Extracted material Start Marker
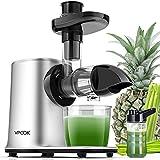 VPCOK Estrattore di Succo a Freddo 11 in 1 Estrattore Succo Silenzioso con 2 Velocità e Funzione Inversa Pre-Pulizia Senza BPA,PFOA con Ricettario e Bottiglia per Erba di Grano Sedano Frutta Succhi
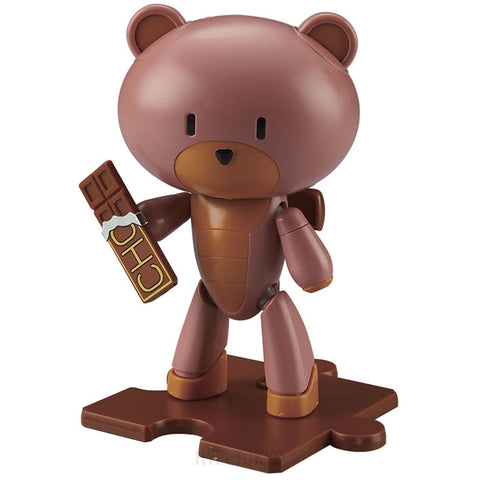 gundam-build-fighters-try-high-grade-1-144-plastic-model-petitgguy-bitter-sweet-brown-chocolate_HYPETOKYO_1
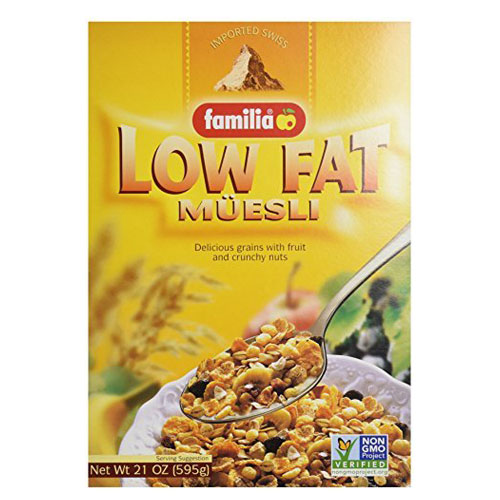 FAMILIA MUESLI LOW FAT 21oz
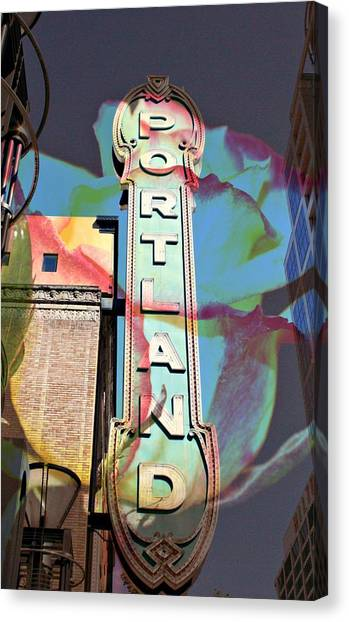 Portland Sign Canvas Print by Cathie Tyler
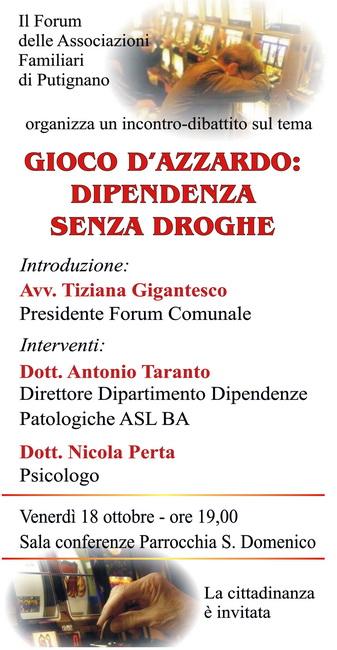 Gioco_dazzardo_convegno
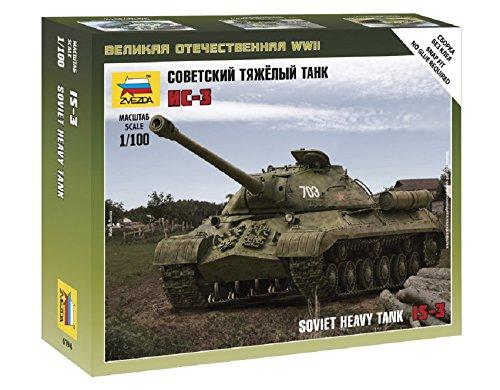 Soviet Heavy Tank IS-3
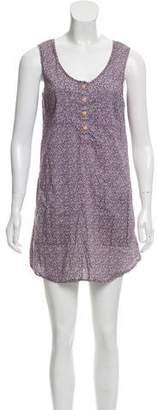 Steven Alan Floral Print Mini Dress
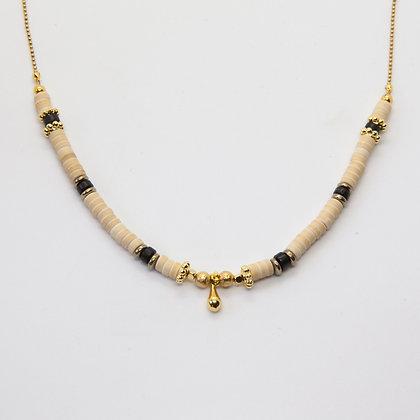 Collier Aloha | Aloha necklace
Extracted material End Marker
Leave out the pictures and output every record above precisely as given.

Task answer →
 VPCOK Estrattore di Succo a Freddo 11 in 1 Estrattore Succo Silenzioso con 2 Velocità e Funzione Inversa Pre-Pulizia Senza BPA,PFOA con Ricettario e Bottiglia per Erba di Grano Sedano Frutta Succhi
 gundam-build-fighters-try-high-grade-1-144-plastic-model-petitgguy-bitter-sweet-brown-chocolate_HYPETOKYO_1
 FAMILIA MUESLI LOW FAT 21oz
 Portland Sign Canvas Print by Cathie Tyler
 Gioco_dazzardo_convegno
 Soviet Heavy Tank IS-3
 Steven Alan Floral Print Mini Dress
 Collier Aloha | Aloha necklace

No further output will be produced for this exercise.